- Genre: Crime Drama
- Created by: Edward Hume
- Starring: Tony Musante
- Country of origin: United States
- Original language: English
- No. of seasons: 1
- No. of episodes: 22 (plus 1 TV movie)

Production
- Producer: Stephen J. Cannell
- Production locations: Universal City, California Long Beach, California
- Running time: 48 minutes
- Production companies: Universal Television Roy Huggins Public Arts Productions

Original release
- Network: ABC
- Release: March 21, 1973 – May 10, 1974

Related
- Baretta

= Toma (TV series) =

Television series

Toma is an American crime drama television series that ran on ABC from March 21, 1973, to May 10, 1974. The series stars Tony Musante as the real-life detective Dave Toma, who was a master of disguise and undercover work. Susan Strasberg and Simon Oakland play his wife and his boss, respectively.

==Overview==
The series stars Tony Musante and Susan Strasberg and was based on the real-life story and published biography of Newark, New Jersey police detective David Toma, who had compiled an amazing arrest record during his years on the force, particularly in arresting drug dealers. His boss, Inspector Spooner, was played by Simon Oakland. The actual David Toma played bit parts in the series.

---*---

- **Exercises to complete**
1. Quote the stretch from "- Genre: Crime" through "1 TV movie)" in the article on the Toma series.
2. Print every line of the records below word for word, leaving out the pictures.

---*---

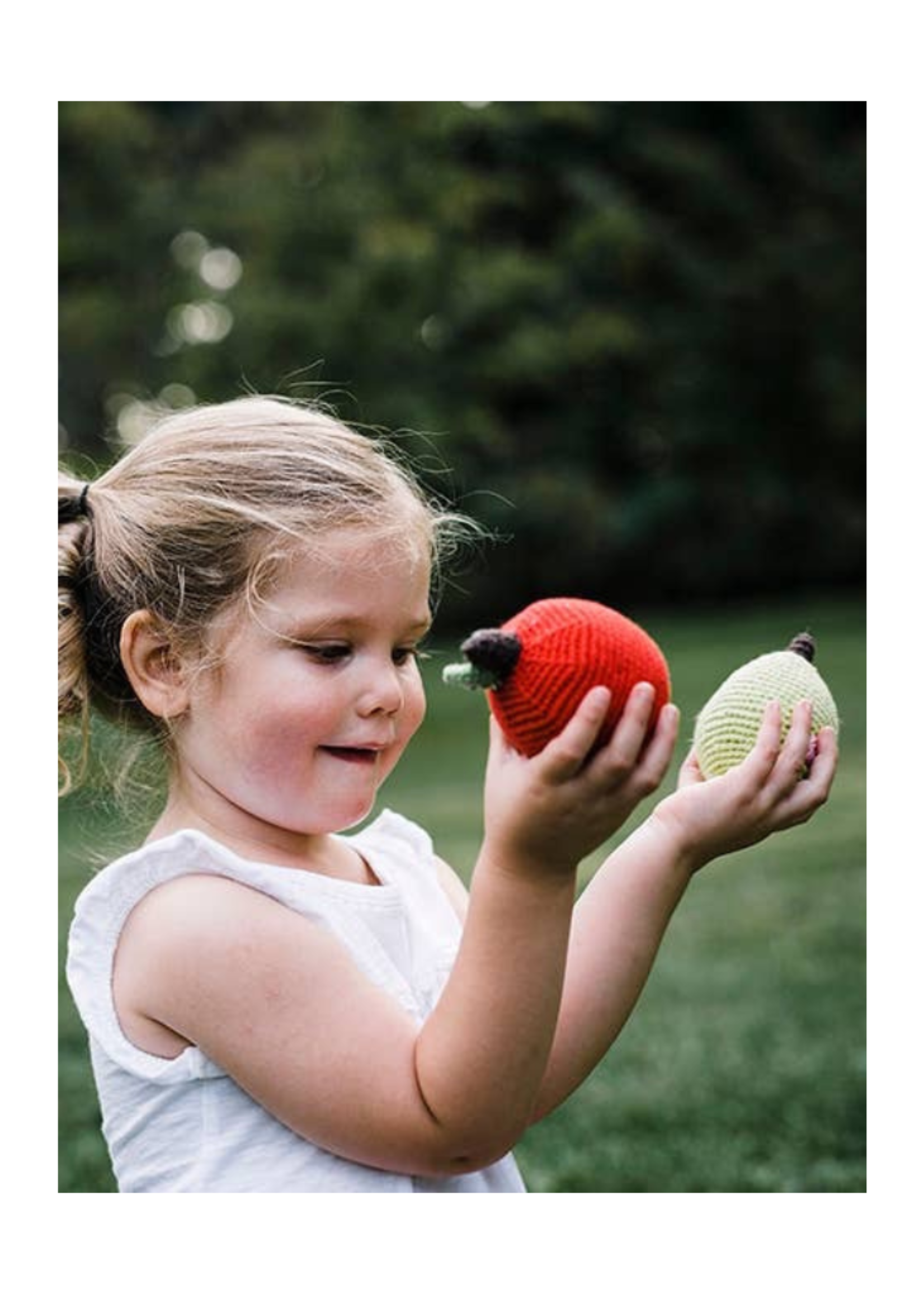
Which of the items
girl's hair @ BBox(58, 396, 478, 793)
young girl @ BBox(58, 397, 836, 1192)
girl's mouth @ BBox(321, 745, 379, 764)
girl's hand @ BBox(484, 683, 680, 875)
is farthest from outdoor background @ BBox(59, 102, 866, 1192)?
girl's hand @ BBox(484, 683, 680, 875)

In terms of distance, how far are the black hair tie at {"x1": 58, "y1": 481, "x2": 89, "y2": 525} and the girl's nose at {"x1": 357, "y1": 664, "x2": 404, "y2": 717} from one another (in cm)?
51

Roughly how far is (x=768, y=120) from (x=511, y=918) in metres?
21.4

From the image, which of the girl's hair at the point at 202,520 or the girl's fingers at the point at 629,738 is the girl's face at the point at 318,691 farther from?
the girl's fingers at the point at 629,738

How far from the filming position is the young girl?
1337 millimetres

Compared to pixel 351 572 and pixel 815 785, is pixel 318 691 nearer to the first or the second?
pixel 351 572

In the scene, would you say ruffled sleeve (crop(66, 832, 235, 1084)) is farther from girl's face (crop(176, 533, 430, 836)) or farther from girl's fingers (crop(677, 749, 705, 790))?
girl's fingers (crop(677, 749, 705, 790))

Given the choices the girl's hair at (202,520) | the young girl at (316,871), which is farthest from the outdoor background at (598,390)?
the young girl at (316,871)

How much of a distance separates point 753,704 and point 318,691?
0.43m

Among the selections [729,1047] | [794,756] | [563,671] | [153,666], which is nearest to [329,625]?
[153,666]

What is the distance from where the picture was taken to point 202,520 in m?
1.64

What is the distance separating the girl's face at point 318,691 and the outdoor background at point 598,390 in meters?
0.38
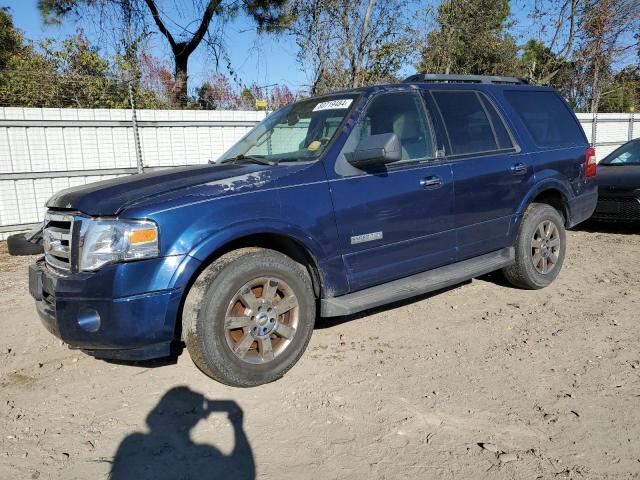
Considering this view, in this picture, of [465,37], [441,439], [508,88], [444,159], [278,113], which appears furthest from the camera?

---*---

- **Responses for each task**
1.
- Genre: Crime Drama
- Created by: Edward Hume
- Starring: Tony Musante
- Country of origin: United States
- Original language: English
- No. of seasons: 1
- No. of episodes: 22 (plus 1 TV movie)

2.
Which of the items
girl's hair @ BBox(58, 396, 478, 793)
young girl @ BBox(58, 397, 836, 1192)
girl's mouth @ BBox(321, 745, 379, 764)
girl's hand @ BBox(484, 683, 680, 875)
is farthest from outdoor background @ BBox(59, 102, 866, 1192)?
girl's hand @ BBox(484, 683, 680, 875)

In terms of distance, how far are the black hair tie at {"x1": 58, "y1": 481, "x2": 89, "y2": 525} and the girl's nose at {"x1": 357, "y1": 664, "x2": 404, "y2": 717} from one another (in cm)?
51

Roughly how far is (x=768, y=120) from (x=511, y=918) in metres?
21.4

From the image, which of the girl's hair at the point at 202,520 or the girl's fingers at the point at 629,738 is the girl's face at the point at 318,691 farther from?
the girl's fingers at the point at 629,738

How far from the filming position is the young girl?
1337 millimetres

Compared to pixel 351 572 and pixel 815 785, is pixel 318 691 nearer to the first or the second?
pixel 351 572

In the scene, would you say ruffled sleeve (crop(66, 832, 235, 1084)) is farther from girl's face (crop(176, 533, 430, 836)) or farther from girl's fingers (crop(677, 749, 705, 790))?
girl's fingers (crop(677, 749, 705, 790))

Given the choices the girl's hair at (202,520) | the young girl at (316,871), which is farthest from the outdoor background at (598,390)?
the young girl at (316,871)

How much of a distance separates point 753,704 and point 318,691?
0.43m

Among the selections [729,1047] | [794,756] | [563,671] | [153,666], which is nearest to [329,625]?
[153,666]

What is the distance from where the picture was taken to point 202,520 in m?
1.64

What is the distance separating the girl's face at point 318,691 and the outdoor background at point 598,390 in meters?
0.38
Considering this view, in this picture, of [465,37], [441,439], [508,88], [444,159], [278,113], which appears furthest from the camera?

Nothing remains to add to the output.